Summary of a Yudkowsky Thread on o1 and the Emergence of Hostility from Sufficient Unaligned Power Imbalance
Yudkowsky IMO explained the central crux of the alignment problem, as understood by the intelligence-weighted majority of people, better than ever before recently:
https://x.com/esyudkowsky/status/1837952796194492455?s=46
This isn’t a perfect summary, and he nails handles onto so many previously un-nailed central concepts here that I may very well post about this same group of ideas again, but a gist is:
"It's easier to build foomy agent-type-things than nonfoomy ones.
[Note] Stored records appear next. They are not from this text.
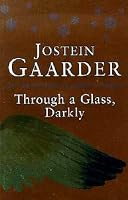 Through a Glass, Darkly
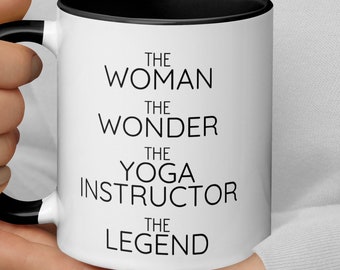 Regalo per istruttore di yoga per donne, tazza da caffè per istruttore di yoga, The Woman The Wonder, istruttore di yoga grazie per il nuovo lavoro, regalo di compleanno per la laurea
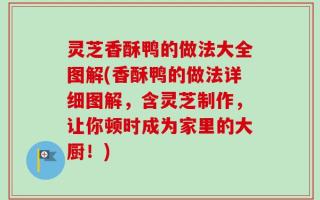 灵芝香酥鸭的做法大全图解(香酥鸭的做法详细图解，含灵芝制作，让你顿时成为家里的大厨！)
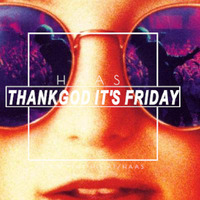 Thank God It's Friday 29.10.2019 by HaaS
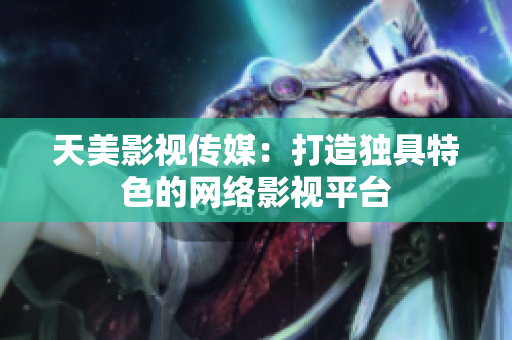 天美影视传媒：打造独具特色的网络影视平台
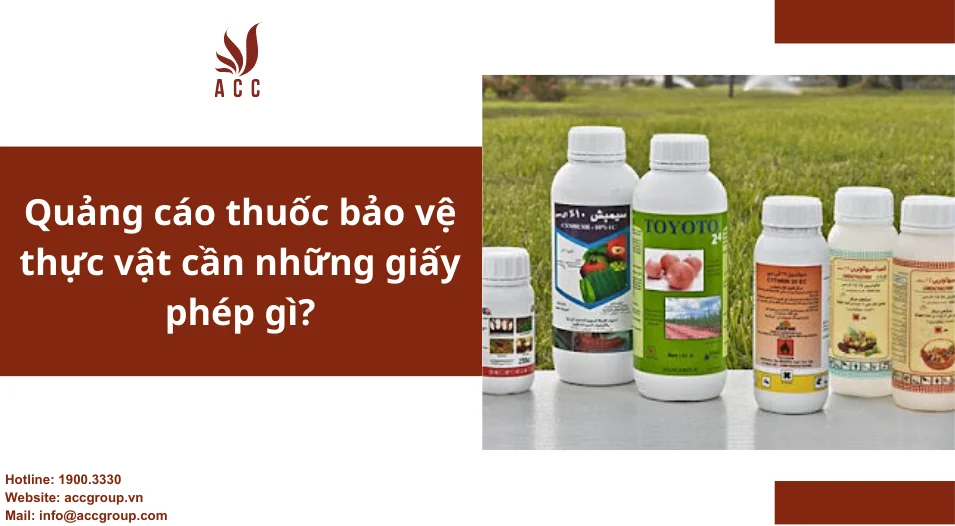 Quảng cáo thuốc bảo vệ thực vật cần những giấy phép gì?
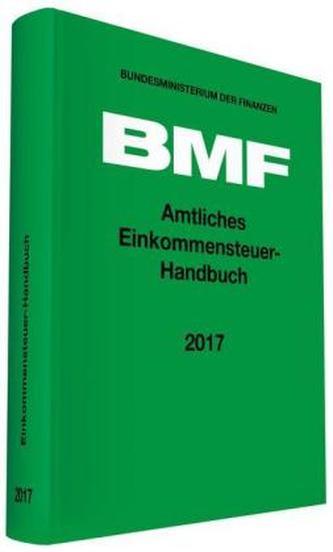 Amtliches Einkommensteuer-Handbuch 2017 Amtliches Einkommensteuer-Handbuch 2017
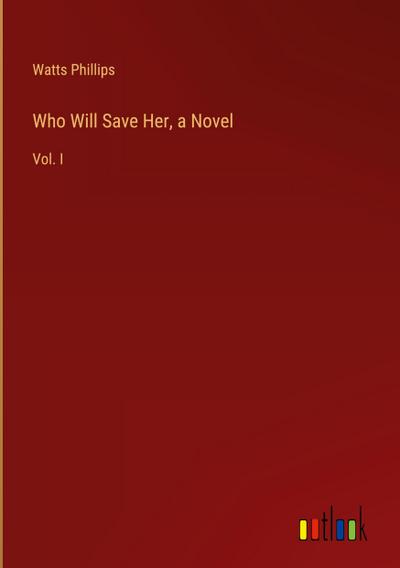 Who Will Save Her, a Novel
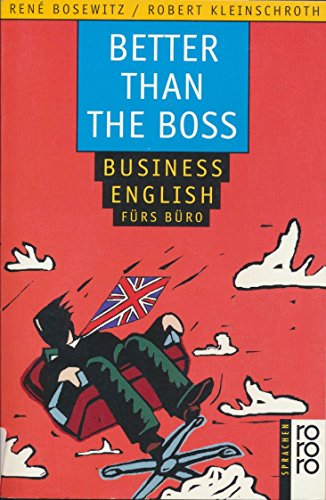 9783499601385: Better than the Boss. Business English frs Bro. (Lernmaterialien)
If you don't trust in the logical arguments for this [foomy agents are the computationally cheapest utility satisficers for most conceivable nontrivial local-utility-satisfaction tasks], the evidence for this is all around us, in the form of America-shaped-things, technology, and 'greed' having eaten the world despite not starting off very high-prevalence in humanity's cultural repertoire.
WITH THE TWIST that: while America-shaped-things, technology, and 'greed' have worked out great for us and work out great in textbook economics, textbook economics fails to account for the physical contingency of weaker economic participants [such as horses in 1920 and Native Americans in 1492] on the benevolence of stronger economic participants, who found their raw resources more valuable than their labor."
I think I’m going to start linking people to this summary [and by proxy Yudkowsky’s thread] instead of List of Lethalities, except when I’m talking to technical Python-programming AI people.